Which lines of the extracted data entries below contain the word "closest"? Pull out each of those lines and copy it.

[Extracted data entries]
..........
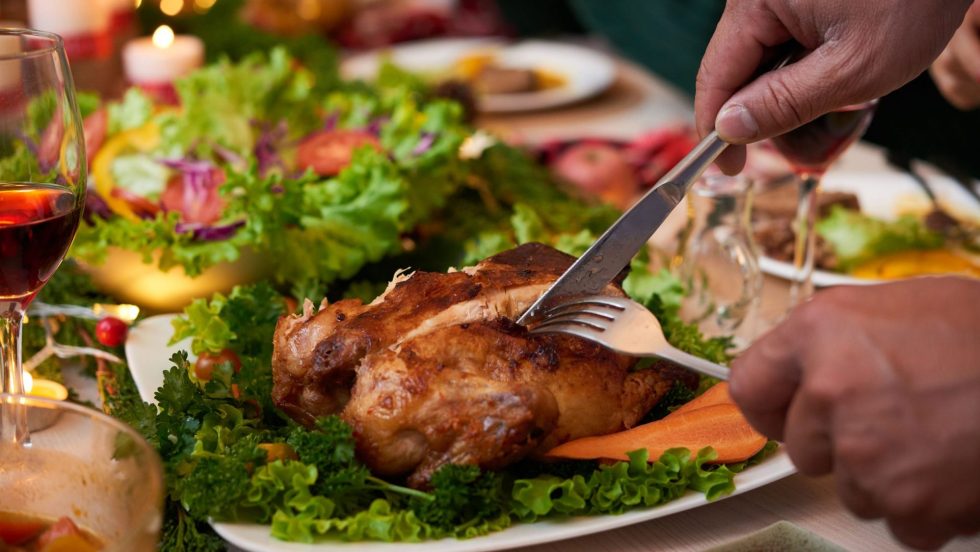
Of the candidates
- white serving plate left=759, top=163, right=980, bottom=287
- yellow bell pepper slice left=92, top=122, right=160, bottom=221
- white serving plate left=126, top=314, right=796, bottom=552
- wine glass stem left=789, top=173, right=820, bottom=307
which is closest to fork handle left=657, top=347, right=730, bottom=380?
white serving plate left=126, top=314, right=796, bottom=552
..........
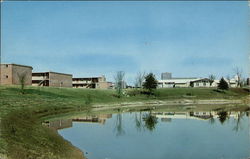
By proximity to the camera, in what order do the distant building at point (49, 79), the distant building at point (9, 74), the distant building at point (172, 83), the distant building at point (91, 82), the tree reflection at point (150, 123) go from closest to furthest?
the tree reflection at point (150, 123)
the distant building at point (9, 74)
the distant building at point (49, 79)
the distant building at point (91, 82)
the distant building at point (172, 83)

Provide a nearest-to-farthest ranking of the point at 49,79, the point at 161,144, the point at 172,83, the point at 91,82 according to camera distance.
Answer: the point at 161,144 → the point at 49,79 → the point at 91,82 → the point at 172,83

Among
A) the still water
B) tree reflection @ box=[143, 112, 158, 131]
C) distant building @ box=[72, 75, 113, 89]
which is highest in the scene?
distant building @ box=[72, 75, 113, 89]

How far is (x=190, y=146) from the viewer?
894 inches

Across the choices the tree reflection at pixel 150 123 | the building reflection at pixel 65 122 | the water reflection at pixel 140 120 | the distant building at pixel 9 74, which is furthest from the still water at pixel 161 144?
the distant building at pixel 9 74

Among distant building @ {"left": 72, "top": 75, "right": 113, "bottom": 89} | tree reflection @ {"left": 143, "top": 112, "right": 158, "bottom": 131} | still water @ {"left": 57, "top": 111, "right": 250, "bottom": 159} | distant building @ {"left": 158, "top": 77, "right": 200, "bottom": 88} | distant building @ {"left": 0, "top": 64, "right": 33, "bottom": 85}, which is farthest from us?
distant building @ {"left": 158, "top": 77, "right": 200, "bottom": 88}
..........
**Output below**:
which is closest to fork handle left=657, top=347, right=730, bottom=380?
By proximity to the camera, in what order do the distant building at point (49, 79), the distant building at point (9, 74), the distant building at point (172, 83), the distant building at point (91, 82), the tree reflection at point (150, 123) go from closest to furthest?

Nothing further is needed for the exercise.